WORK REQUIRED:
What are the lines from the one with "this 1568×441 image." through the end of the records below, written out exactly and without the pictures?

[Collected data]

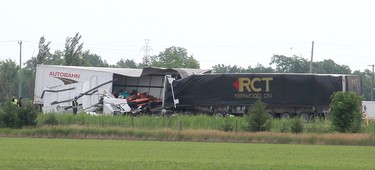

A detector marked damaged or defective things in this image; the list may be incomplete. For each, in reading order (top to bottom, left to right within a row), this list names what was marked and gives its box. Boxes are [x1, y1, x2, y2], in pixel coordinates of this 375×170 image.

crashed tractor trailer [164, 73, 362, 119]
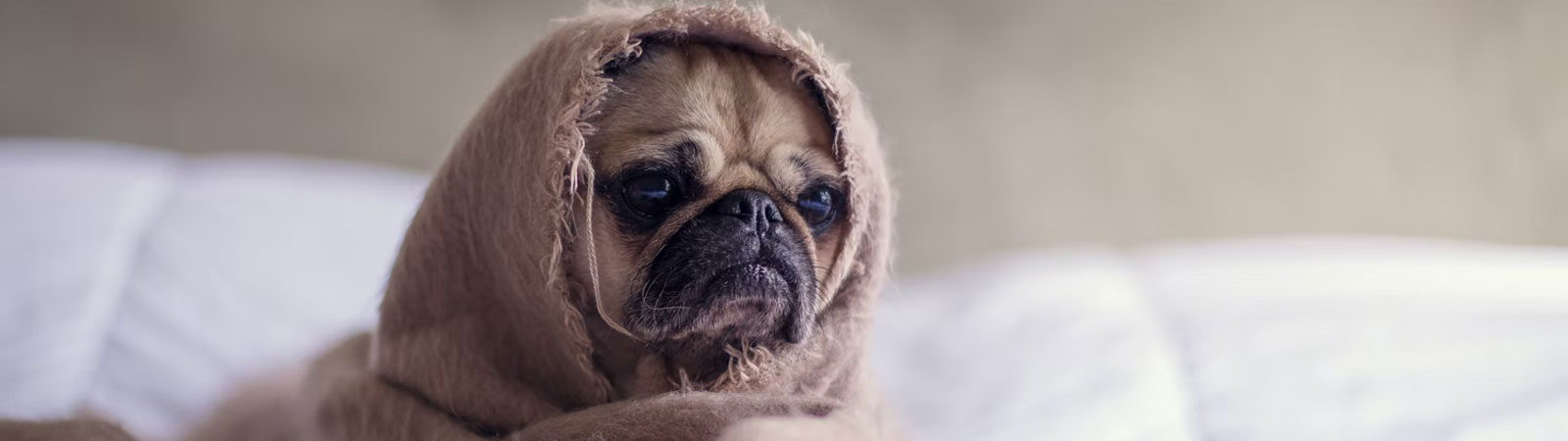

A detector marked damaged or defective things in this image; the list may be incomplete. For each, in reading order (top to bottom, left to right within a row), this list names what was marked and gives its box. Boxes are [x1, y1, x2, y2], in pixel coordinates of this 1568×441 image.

torn fabric hood [365, 3, 882, 431]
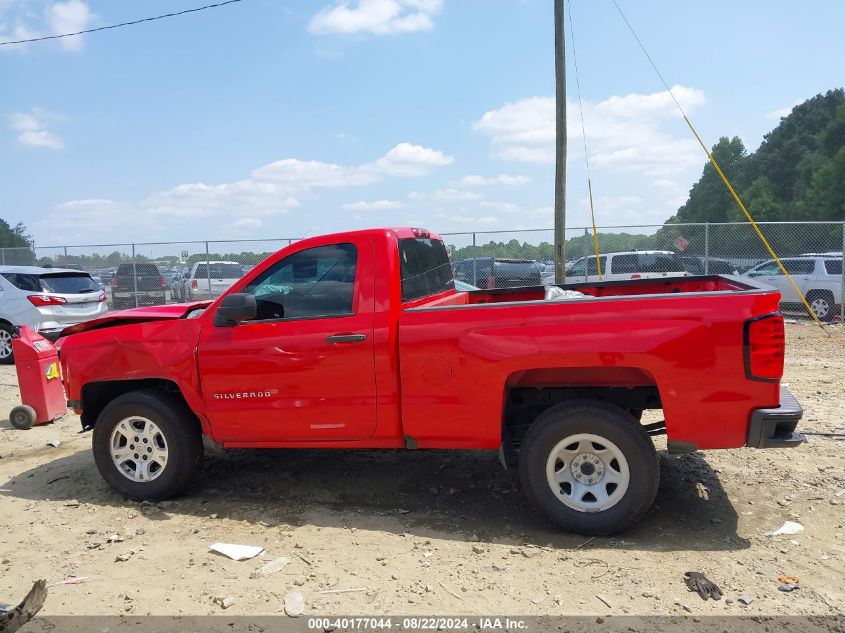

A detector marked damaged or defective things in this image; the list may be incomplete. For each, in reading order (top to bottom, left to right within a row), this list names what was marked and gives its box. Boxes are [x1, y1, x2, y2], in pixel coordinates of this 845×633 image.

ANSWER FOR THE TASK:
A detector marked damaged or defective things in this image; the list may be incomplete. For each, in reading order (top to bottom, left to right within a row), this list names what was marked and gives its box. Boxes are [x1, y1, x2, y2], in pixel coordinates of this 1568×441 image.

torn fabric hood [365, 3, 882, 431]

A detector marked damaged or defective things in this image; the list may be incomplete. For each, in reading order (top to bottom, left to right within a row), this list names what was marked and gives its box. Boxes are [x1, y1, x2, y2], in pixel coordinates of this 845×633 image.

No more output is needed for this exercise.